Step Two Corporation posts ₹191.81 lacs loss after fraud write-off
The nano-cap firm booked a ₹25.02 lacs write-off for a 1997-98 fraud, while simultaneously launching a new product line and raising ₹472.13 lacs in equity.
What's new
- Annual net loss widened to ₹191.81 lacs, hit by a ₹25.02 lacs write-off for a 1997-98 fraud.
- Q4 loss of ₹136.32 lacs contrasts with a ₹215.66 lacs profit in the same quarter last year.
- The company raised ₹472.13 lacs via share allotment, lifting share capital to ₹774.44 lacs.
Why this matters
Step Two is attempting a pivot with a new revenue stream, but the legacy of a 27-year-old fraud continues to weigh on the bottom line. The equity raise suggests the company is burning cash to fund this transition, making the success of the new product line the only metric that matters now.
What we're watching
- Whether the new product line can offset the losses in the next two quarters.
- Any further disclosures regarding the 1997-98 fraudulent withdrawal.
- How the increased share capital affects earnings per share.
The full read
Step Two Corporation ended FY26 with a net loss of ₹191.81 lacs, a sharp deterioration from the ₹2.39 lacs loss recorded in FY25. The results were dragged down by a ₹25.02 lacs exceptional write-off tied to a fraudulent withdrawal from 1997-98.
It is a difficult pivot.
The fourth quarter was particularly painful, with a loss of ₹136.32 lacs compared to a ₹215.66 lacs profit in the same period last year.
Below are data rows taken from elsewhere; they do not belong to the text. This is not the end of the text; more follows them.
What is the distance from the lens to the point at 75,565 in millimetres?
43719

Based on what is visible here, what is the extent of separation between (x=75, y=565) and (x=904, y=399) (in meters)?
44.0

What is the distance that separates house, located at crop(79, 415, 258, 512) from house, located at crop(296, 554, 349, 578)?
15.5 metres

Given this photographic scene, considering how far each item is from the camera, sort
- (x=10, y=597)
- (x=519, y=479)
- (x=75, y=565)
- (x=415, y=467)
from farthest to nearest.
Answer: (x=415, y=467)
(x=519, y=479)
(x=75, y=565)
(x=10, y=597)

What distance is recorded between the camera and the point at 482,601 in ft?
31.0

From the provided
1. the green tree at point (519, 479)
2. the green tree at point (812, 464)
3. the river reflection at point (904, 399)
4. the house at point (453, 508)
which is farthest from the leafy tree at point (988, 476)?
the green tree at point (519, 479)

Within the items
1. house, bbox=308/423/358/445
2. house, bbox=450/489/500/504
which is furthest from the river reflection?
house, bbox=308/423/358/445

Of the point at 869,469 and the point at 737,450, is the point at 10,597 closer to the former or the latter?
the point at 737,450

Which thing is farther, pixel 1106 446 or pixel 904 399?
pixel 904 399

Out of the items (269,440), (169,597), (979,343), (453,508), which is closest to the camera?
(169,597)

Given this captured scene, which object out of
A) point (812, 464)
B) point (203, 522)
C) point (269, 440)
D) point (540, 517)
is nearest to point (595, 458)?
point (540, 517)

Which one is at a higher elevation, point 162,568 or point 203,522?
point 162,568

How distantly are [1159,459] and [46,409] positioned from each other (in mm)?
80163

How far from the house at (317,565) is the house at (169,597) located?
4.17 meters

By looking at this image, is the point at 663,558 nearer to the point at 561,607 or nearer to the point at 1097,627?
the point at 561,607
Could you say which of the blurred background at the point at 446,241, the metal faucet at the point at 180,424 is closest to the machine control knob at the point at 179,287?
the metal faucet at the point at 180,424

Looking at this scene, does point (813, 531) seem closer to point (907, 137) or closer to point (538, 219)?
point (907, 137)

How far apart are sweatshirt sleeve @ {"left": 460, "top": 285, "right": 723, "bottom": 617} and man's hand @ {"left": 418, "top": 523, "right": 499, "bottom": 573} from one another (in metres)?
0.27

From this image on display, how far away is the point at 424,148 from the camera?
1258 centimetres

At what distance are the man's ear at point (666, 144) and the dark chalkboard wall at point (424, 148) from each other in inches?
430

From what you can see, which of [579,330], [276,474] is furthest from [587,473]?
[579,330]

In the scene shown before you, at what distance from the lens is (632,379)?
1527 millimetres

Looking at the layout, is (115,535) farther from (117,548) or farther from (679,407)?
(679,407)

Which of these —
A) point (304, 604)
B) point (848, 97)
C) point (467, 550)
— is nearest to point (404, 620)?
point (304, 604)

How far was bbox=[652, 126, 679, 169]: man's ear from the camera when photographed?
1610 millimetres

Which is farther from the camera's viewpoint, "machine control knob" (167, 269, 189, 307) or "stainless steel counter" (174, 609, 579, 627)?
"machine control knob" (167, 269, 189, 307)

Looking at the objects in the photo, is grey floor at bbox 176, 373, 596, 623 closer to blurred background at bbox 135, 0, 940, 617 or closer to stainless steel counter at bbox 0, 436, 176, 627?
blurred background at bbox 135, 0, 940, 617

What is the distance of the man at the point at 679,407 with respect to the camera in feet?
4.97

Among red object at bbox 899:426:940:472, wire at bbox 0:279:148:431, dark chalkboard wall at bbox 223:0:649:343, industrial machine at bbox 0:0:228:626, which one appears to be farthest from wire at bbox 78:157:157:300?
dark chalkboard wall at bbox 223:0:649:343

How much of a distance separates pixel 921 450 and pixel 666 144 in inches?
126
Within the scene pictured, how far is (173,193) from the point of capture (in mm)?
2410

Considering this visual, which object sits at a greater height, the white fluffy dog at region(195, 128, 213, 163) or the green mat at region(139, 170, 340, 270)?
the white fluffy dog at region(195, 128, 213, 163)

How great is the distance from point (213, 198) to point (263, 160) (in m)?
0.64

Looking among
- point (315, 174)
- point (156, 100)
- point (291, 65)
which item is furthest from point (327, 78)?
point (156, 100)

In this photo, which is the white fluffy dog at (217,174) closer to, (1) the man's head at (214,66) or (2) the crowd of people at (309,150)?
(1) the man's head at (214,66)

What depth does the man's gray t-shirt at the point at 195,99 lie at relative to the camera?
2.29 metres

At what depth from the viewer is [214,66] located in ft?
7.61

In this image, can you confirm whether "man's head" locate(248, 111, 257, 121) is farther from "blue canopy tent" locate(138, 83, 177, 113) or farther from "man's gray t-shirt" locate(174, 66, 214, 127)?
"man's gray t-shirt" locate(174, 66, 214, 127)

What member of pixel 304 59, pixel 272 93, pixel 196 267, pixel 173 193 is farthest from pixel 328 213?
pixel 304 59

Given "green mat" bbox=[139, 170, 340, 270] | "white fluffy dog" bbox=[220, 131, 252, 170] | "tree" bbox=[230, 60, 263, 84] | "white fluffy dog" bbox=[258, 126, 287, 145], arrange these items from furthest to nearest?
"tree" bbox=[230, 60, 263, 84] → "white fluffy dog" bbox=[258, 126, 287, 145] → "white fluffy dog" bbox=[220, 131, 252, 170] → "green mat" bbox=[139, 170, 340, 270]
Despite the red ink, the company is attempting a business model shift by launching a new product line that brought in ₹254.36 lacs in quarterly revenue. To fund this transition, the company raised ₹472.13 lacs through share allotment, which pushed its total share capital to ₹774.44 lacs. For a company with a market cap of roughly ₹25 cr, this is a period of high activity and significant capital dilution. The open question is whether the new product line can scale fast enough to justify the recent equity injection.
Questions answered
- What drove the sharp increase in annual losses?
- The loss widened to ₹191.81 lacs from ₹2.39 lacs in FY25. This was primarily caused by a ₹25.02 lacs exceptional write-off related to a fraudulent withdrawal dating back to 1997-98, alongside losses on fair value changes.
- Did the company generate any new revenue?
- Yes, the company launched a new product sales line that contributed ₹254.36 lacs in revenue during the fourth quarter.
- How much capital did the company raise?
- Step Two raised ₹472.13 lacs through a share allotment. This increased its total share capital from ₹459.68 lacs to ₹774.44 lacs.
- How did the fourth quarter perform compared to last year?
- The company recorded a loss of ₹136.32 lacs in the fourth quarter. This is a reversal from the ₹215.66 lacs profit it reported in the same period last year.